Text provided ::
* Begin *
Re: Logical decoding & exported base snapshot - Mailing list pgsql-hackers

From Andres Freund
Subject Re: Logical decoding & exported base snapshot
Date
Msg-id 20121212110228.GA8027@awork2.anarazel.de
Whole thread Raw
In response to Re: Logical decoding & exported base snapshot  (Joachim Wieland <joe@mcknight.de>)
List pgsql-hackers
On 2012-12-11 21:05:51 -0500, Joachim Wieland wrote:
> On Tue, Dec 11, 2012 at 6:52 PM, Andres Freund <andres@2ndquadrant.com> wrote:
> > One problem I see is that while exporting a snapshot solves the
> > visibility issues of the table's contents it does not protect against
> > schema changes. I am not sure whether thats a problem.
> >
> > If somebody runs a CLUSTER or something like that, the table's contents
> > will be preserved including MVCC semantics. That's fine.
> > The more problematic cases I see are TRUNCATE, DROP and ALTER
> > TABLE.
>
> This is why the pg_dump master process executes a
>
> lock table <table> in access share mode
>
> for every table, so your commands would all block.
* End *
Source data ::
* Begin *
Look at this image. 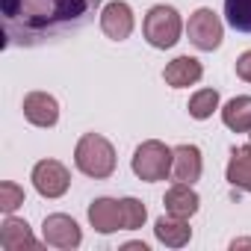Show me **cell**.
<instances>
[{"label":"cell","instance_id":"obj_1","mask_svg":"<svg viewBox=\"0 0 251 251\" xmlns=\"http://www.w3.org/2000/svg\"><path fill=\"white\" fill-rule=\"evenodd\" d=\"M98 0H3L6 45H45L92 21Z\"/></svg>","mask_w":251,"mask_h":251},{"label":"cell","instance_id":"obj_2","mask_svg":"<svg viewBox=\"0 0 251 251\" xmlns=\"http://www.w3.org/2000/svg\"><path fill=\"white\" fill-rule=\"evenodd\" d=\"M74 166L95 180H106L115 172V148L100 133H83L74 148Z\"/></svg>","mask_w":251,"mask_h":251},{"label":"cell","instance_id":"obj_3","mask_svg":"<svg viewBox=\"0 0 251 251\" xmlns=\"http://www.w3.org/2000/svg\"><path fill=\"white\" fill-rule=\"evenodd\" d=\"M180 33H183V21H180V12L175 6H151L145 12V21H142V36L151 48L157 50H169L180 42Z\"/></svg>","mask_w":251,"mask_h":251},{"label":"cell","instance_id":"obj_4","mask_svg":"<svg viewBox=\"0 0 251 251\" xmlns=\"http://www.w3.org/2000/svg\"><path fill=\"white\" fill-rule=\"evenodd\" d=\"M172 163H175V148H169L160 139H148L133 151L130 169L139 180L157 183V180H166L172 175Z\"/></svg>","mask_w":251,"mask_h":251},{"label":"cell","instance_id":"obj_5","mask_svg":"<svg viewBox=\"0 0 251 251\" xmlns=\"http://www.w3.org/2000/svg\"><path fill=\"white\" fill-rule=\"evenodd\" d=\"M186 36H189V42H192L198 50L210 53V50H216V48L222 45V39H225V24H222V18H219L213 9L201 6V9H195V12L189 15V21H186Z\"/></svg>","mask_w":251,"mask_h":251},{"label":"cell","instance_id":"obj_6","mask_svg":"<svg viewBox=\"0 0 251 251\" xmlns=\"http://www.w3.org/2000/svg\"><path fill=\"white\" fill-rule=\"evenodd\" d=\"M30 180H33V186L42 198H62L71 186V172L59 160H39L33 166Z\"/></svg>","mask_w":251,"mask_h":251},{"label":"cell","instance_id":"obj_7","mask_svg":"<svg viewBox=\"0 0 251 251\" xmlns=\"http://www.w3.org/2000/svg\"><path fill=\"white\" fill-rule=\"evenodd\" d=\"M42 239H45V245H50V248L74 251V248H80V242H83V230H80V225H77L71 216H65V213H50V216H45V222H42Z\"/></svg>","mask_w":251,"mask_h":251},{"label":"cell","instance_id":"obj_8","mask_svg":"<svg viewBox=\"0 0 251 251\" xmlns=\"http://www.w3.org/2000/svg\"><path fill=\"white\" fill-rule=\"evenodd\" d=\"M133 24H136L133 9H130V3H124V0H112V3H106V6L100 9V30H103V36L112 39V42L130 39Z\"/></svg>","mask_w":251,"mask_h":251},{"label":"cell","instance_id":"obj_9","mask_svg":"<svg viewBox=\"0 0 251 251\" xmlns=\"http://www.w3.org/2000/svg\"><path fill=\"white\" fill-rule=\"evenodd\" d=\"M21 109H24V118L33 127H56V121H59V103L48 92H30L24 98Z\"/></svg>","mask_w":251,"mask_h":251},{"label":"cell","instance_id":"obj_10","mask_svg":"<svg viewBox=\"0 0 251 251\" xmlns=\"http://www.w3.org/2000/svg\"><path fill=\"white\" fill-rule=\"evenodd\" d=\"M89 225L98 233H103V236H109L115 230H124V225H121V204L115 198H95L89 204Z\"/></svg>","mask_w":251,"mask_h":251},{"label":"cell","instance_id":"obj_11","mask_svg":"<svg viewBox=\"0 0 251 251\" xmlns=\"http://www.w3.org/2000/svg\"><path fill=\"white\" fill-rule=\"evenodd\" d=\"M154 236H157V242L166 245V248H183V245H189V239H192L189 219H180V216L166 213V216H160V219L154 222Z\"/></svg>","mask_w":251,"mask_h":251},{"label":"cell","instance_id":"obj_12","mask_svg":"<svg viewBox=\"0 0 251 251\" xmlns=\"http://www.w3.org/2000/svg\"><path fill=\"white\" fill-rule=\"evenodd\" d=\"M201 172H204L201 148L198 145H177L175 163H172V177L177 183H195V180H201Z\"/></svg>","mask_w":251,"mask_h":251},{"label":"cell","instance_id":"obj_13","mask_svg":"<svg viewBox=\"0 0 251 251\" xmlns=\"http://www.w3.org/2000/svg\"><path fill=\"white\" fill-rule=\"evenodd\" d=\"M201 77H204V65H201L195 56H177V59H172V62L163 68V80H166L172 89H189V86H195Z\"/></svg>","mask_w":251,"mask_h":251},{"label":"cell","instance_id":"obj_14","mask_svg":"<svg viewBox=\"0 0 251 251\" xmlns=\"http://www.w3.org/2000/svg\"><path fill=\"white\" fill-rule=\"evenodd\" d=\"M163 207H166V213H172V216L192 219V216L198 213V207H201V198H198V192L192 189V183H177V180H175V186L166 189Z\"/></svg>","mask_w":251,"mask_h":251},{"label":"cell","instance_id":"obj_15","mask_svg":"<svg viewBox=\"0 0 251 251\" xmlns=\"http://www.w3.org/2000/svg\"><path fill=\"white\" fill-rule=\"evenodd\" d=\"M0 245L6 251H21V248H39V239L33 236V230L24 219L6 216L3 225H0Z\"/></svg>","mask_w":251,"mask_h":251},{"label":"cell","instance_id":"obj_16","mask_svg":"<svg viewBox=\"0 0 251 251\" xmlns=\"http://www.w3.org/2000/svg\"><path fill=\"white\" fill-rule=\"evenodd\" d=\"M225 177H227V183L233 189L251 192V145H242V148H233L230 151Z\"/></svg>","mask_w":251,"mask_h":251},{"label":"cell","instance_id":"obj_17","mask_svg":"<svg viewBox=\"0 0 251 251\" xmlns=\"http://www.w3.org/2000/svg\"><path fill=\"white\" fill-rule=\"evenodd\" d=\"M222 121L233 133H248L251 130V95H236L222 106Z\"/></svg>","mask_w":251,"mask_h":251},{"label":"cell","instance_id":"obj_18","mask_svg":"<svg viewBox=\"0 0 251 251\" xmlns=\"http://www.w3.org/2000/svg\"><path fill=\"white\" fill-rule=\"evenodd\" d=\"M189 115L195 118V121H204V118H210L216 109H219V92L216 89H198L192 98H189Z\"/></svg>","mask_w":251,"mask_h":251},{"label":"cell","instance_id":"obj_19","mask_svg":"<svg viewBox=\"0 0 251 251\" xmlns=\"http://www.w3.org/2000/svg\"><path fill=\"white\" fill-rule=\"evenodd\" d=\"M225 18L236 33H251V0H225Z\"/></svg>","mask_w":251,"mask_h":251},{"label":"cell","instance_id":"obj_20","mask_svg":"<svg viewBox=\"0 0 251 251\" xmlns=\"http://www.w3.org/2000/svg\"><path fill=\"white\" fill-rule=\"evenodd\" d=\"M118 204H121V225H124V230H139L145 225L148 210H145V204L139 198H118Z\"/></svg>","mask_w":251,"mask_h":251},{"label":"cell","instance_id":"obj_21","mask_svg":"<svg viewBox=\"0 0 251 251\" xmlns=\"http://www.w3.org/2000/svg\"><path fill=\"white\" fill-rule=\"evenodd\" d=\"M21 204H24V189L18 183H12V180L0 183V210H3L6 216H12Z\"/></svg>","mask_w":251,"mask_h":251},{"label":"cell","instance_id":"obj_22","mask_svg":"<svg viewBox=\"0 0 251 251\" xmlns=\"http://www.w3.org/2000/svg\"><path fill=\"white\" fill-rule=\"evenodd\" d=\"M236 77L245 80V83H251V50L239 53V59H236Z\"/></svg>","mask_w":251,"mask_h":251},{"label":"cell","instance_id":"obj_23","mask_svg":"<svg viewBox=\"0 0 251 251\" xmlns=\"http://www.w3.org/2000/svg\"><path fill=\"white\" fill-rule=\"evenodd\" d=\"M124 251H148V245L145 242H127V245H124Z\"/></svg>","mask_w":251,"mask_h":251},{"label":"cell","instance_id":"obj_24","mask_svg":"<svg viewBox=\"0 0 251 251\" xmlns=\"http://www.w3.org/2000/svg\"><path fill=\"white\" fill-rule=\"evenodd\" d=\"M248 136H251V130H248Z\"/></svg>","mask_w":251,"mask_h":251}]
</instances>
* End *
Things to do ::
1. Translate this sentence from the mailing list message into Spanish: "The more problematic cases I see are TRUNCATE, DROP and ALTER TABLE."
2. Print the stretch of the mailing list message from "From Andres Freund" through "snapshot  (Joachim Wieland <joe@mcknight.de>)", word for word.

Solved problems ::
1. Los casos más problemáticos que veo son TRUNCATE, DROP y ALTER TABLE.

2.
From Andres Freund
Subject Re: Logical decoding & exported base snapshot
Date
Msg-id 20121212110228.GA8027@awork2.anarazel.de
Whole thread Raw
In response to Re: Logical decoding & exported base snapshot  (Joachim Wieland <joe@mcknight.de>)